|
|
|
|
|
by myrmidon
1724 days ago
|
|
> fusion power as it gets closer to success and eventual general availability IMO it is not clear that fusion will ever be useable for power plants: Depending on costs (construction/maintenance/decomissioning), it might never be competitive with (battery backed) photovoltaics (or wind), no matter how much progress we make. Personally I believe that fusion research is worthwile no matter the outcome, but calling it a "purely academic waste of ressources without positive environmental/economical ROI" might turn out to be correct (playing devils advocate here but this is important to consider, no matter how much pro-nuclear you are). |
|
Whenever they talk about putting a fusion reactor in a shipping container, or on the back of a truck that's a red flag. Any fusion plant capable of useful power output is going to have to kick out enough neutron radiation to need some pretty serious shielding that just makes that impossible.

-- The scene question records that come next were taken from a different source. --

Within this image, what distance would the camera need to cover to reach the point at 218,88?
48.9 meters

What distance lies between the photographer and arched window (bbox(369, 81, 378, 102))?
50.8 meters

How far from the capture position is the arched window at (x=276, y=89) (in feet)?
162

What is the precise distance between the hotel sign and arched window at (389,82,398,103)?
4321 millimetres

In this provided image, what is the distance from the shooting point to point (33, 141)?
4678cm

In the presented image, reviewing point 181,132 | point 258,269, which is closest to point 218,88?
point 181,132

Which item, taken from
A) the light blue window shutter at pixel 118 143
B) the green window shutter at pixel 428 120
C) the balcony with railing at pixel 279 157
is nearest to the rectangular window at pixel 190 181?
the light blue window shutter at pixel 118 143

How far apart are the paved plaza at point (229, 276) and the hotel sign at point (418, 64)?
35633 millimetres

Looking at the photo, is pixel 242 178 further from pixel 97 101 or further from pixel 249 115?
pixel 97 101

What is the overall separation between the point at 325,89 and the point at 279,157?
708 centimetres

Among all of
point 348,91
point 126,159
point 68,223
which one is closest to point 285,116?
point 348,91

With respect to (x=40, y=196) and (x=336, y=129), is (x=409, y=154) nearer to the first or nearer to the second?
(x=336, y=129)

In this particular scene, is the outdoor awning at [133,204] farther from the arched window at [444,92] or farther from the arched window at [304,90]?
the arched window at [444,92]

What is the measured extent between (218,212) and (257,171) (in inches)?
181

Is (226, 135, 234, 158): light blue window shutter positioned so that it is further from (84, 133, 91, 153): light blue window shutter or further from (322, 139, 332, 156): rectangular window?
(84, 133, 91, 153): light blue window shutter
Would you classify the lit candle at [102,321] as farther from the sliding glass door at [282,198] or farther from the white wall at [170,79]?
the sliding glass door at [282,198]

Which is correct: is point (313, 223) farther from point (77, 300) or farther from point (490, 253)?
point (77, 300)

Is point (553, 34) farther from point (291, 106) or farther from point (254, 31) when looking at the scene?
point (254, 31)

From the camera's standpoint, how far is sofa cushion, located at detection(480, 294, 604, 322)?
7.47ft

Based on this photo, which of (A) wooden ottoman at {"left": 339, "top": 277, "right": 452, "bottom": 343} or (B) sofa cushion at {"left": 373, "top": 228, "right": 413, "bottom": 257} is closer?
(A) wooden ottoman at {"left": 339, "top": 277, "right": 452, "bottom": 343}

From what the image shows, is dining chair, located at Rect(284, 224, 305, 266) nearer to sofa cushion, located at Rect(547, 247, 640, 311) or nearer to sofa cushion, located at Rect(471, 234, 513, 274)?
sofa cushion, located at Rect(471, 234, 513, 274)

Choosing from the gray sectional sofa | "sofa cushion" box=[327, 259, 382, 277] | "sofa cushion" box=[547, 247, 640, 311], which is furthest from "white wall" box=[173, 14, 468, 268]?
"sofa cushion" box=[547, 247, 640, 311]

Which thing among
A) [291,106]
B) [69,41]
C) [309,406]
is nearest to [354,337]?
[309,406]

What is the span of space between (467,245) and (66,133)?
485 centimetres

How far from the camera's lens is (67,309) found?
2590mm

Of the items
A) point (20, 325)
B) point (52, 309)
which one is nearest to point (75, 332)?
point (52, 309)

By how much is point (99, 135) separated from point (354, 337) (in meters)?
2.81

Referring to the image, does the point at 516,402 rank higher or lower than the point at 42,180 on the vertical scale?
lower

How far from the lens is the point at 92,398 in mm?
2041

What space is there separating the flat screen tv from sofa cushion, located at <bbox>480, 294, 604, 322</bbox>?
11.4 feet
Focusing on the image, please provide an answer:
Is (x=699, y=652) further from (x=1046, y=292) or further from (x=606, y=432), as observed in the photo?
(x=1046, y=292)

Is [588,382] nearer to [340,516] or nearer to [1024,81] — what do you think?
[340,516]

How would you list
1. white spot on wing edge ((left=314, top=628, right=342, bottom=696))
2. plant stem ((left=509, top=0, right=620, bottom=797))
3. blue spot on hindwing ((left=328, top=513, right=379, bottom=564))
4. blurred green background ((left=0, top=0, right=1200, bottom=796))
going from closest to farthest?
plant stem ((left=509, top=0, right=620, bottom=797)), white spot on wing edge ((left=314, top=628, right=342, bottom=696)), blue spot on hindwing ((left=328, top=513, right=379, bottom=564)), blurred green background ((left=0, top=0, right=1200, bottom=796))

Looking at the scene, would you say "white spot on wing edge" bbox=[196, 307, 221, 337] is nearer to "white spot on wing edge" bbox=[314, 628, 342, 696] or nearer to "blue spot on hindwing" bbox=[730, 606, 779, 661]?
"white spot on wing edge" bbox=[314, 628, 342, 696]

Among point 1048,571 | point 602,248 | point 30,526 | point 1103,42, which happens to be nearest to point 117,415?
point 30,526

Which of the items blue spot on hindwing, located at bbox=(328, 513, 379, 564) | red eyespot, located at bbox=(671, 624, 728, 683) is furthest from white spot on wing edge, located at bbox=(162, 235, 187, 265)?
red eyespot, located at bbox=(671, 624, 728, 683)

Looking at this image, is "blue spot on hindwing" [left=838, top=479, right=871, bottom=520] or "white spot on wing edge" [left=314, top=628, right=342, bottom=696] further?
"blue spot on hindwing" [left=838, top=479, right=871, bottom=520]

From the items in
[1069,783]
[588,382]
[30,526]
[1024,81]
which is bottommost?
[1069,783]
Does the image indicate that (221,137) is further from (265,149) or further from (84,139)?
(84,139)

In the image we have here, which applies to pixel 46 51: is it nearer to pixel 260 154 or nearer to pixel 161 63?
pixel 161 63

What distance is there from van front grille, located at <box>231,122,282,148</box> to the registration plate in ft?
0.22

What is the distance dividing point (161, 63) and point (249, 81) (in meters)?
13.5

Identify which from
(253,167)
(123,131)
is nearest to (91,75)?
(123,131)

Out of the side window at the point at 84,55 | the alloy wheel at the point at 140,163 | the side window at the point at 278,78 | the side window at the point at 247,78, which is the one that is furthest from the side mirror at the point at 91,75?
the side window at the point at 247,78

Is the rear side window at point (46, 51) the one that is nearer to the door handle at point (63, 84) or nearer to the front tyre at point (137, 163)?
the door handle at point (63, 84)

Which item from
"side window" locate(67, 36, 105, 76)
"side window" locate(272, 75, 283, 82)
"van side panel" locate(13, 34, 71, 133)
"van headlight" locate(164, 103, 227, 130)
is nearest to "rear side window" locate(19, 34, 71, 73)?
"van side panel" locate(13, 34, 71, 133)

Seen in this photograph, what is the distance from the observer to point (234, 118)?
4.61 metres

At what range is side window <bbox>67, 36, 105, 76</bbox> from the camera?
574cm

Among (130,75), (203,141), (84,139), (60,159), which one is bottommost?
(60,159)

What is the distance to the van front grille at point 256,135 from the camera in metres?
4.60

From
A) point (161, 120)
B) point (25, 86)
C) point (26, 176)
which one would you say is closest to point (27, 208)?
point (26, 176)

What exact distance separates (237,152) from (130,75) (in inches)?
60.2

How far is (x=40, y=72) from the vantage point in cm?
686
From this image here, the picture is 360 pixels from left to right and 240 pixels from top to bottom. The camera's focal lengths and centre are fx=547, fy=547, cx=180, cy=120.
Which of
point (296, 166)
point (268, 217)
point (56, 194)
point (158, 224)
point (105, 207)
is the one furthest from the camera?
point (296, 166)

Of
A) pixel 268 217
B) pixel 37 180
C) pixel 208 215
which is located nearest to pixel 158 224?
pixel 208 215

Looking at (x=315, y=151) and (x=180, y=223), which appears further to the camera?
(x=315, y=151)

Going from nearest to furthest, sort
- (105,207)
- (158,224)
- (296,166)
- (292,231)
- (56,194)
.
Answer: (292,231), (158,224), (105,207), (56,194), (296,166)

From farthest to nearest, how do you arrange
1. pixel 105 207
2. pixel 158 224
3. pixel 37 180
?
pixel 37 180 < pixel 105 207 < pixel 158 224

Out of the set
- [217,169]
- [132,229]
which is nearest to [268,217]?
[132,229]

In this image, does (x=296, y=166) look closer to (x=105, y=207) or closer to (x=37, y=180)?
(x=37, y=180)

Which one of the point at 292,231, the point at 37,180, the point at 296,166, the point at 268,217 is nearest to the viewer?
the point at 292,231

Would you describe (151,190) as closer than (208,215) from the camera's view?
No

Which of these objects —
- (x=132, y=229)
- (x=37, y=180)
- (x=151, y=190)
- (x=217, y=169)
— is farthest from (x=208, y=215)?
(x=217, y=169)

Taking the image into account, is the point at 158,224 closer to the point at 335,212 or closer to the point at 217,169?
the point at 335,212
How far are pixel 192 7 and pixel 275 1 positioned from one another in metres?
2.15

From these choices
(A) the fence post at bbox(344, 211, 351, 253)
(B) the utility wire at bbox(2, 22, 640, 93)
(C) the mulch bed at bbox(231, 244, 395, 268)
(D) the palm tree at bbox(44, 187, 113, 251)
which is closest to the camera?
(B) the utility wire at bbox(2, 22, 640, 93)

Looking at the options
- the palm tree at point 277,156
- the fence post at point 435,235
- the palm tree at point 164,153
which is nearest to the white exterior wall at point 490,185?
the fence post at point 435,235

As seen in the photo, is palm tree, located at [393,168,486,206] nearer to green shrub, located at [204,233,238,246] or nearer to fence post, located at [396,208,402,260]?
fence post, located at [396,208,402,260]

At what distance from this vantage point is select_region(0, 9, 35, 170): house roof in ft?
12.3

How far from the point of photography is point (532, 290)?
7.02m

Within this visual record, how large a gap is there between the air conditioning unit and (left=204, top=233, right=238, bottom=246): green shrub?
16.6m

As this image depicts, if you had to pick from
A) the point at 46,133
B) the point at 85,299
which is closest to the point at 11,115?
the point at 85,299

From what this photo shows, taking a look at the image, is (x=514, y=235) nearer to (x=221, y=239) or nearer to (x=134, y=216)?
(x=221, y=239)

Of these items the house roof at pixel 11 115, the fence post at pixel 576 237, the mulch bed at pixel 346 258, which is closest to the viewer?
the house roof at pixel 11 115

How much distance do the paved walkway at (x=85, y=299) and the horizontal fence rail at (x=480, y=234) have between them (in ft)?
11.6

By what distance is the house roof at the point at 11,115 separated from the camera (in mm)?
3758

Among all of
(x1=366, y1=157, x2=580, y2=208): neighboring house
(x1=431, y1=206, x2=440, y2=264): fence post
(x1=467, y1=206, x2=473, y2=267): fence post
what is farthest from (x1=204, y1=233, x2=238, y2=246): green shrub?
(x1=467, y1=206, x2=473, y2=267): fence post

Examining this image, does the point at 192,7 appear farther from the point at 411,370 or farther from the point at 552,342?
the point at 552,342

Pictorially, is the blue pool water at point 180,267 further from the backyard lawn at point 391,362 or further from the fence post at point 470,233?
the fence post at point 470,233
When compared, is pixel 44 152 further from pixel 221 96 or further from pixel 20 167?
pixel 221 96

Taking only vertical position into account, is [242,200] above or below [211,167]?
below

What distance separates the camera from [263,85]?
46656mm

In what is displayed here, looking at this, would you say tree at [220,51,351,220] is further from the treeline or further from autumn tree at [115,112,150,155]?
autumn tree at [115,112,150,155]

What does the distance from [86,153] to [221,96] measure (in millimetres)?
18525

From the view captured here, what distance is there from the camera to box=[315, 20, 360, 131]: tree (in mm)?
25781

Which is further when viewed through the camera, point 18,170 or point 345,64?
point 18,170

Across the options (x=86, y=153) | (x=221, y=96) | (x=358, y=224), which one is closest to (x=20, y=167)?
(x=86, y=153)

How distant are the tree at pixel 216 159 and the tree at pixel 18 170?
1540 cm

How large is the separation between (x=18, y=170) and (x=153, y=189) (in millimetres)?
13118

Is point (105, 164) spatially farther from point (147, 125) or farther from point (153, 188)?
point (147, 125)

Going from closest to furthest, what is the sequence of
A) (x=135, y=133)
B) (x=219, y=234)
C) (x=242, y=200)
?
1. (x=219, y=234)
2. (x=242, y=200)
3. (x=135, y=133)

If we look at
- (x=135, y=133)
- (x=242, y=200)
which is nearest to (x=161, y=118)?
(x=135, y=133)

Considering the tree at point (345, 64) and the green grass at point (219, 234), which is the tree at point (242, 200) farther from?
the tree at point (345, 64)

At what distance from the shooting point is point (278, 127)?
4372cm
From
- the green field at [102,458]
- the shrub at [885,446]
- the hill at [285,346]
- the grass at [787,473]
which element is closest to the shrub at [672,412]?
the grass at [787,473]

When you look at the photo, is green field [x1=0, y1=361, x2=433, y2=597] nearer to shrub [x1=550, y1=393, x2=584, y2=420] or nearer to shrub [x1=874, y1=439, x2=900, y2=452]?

Another problem is the way they often pitch the energy gain numbers. Q=1 sounds great, the output energy equals the input energy, but that's only the input energy required to maintain the plasma. The actual energy to power the plant and run the heat exchange system and such as a whole (Engineering Gain = 1) is likely to be about 22x that. Then to be economically viable in practice the gain might need to be an order of magnitude or more again.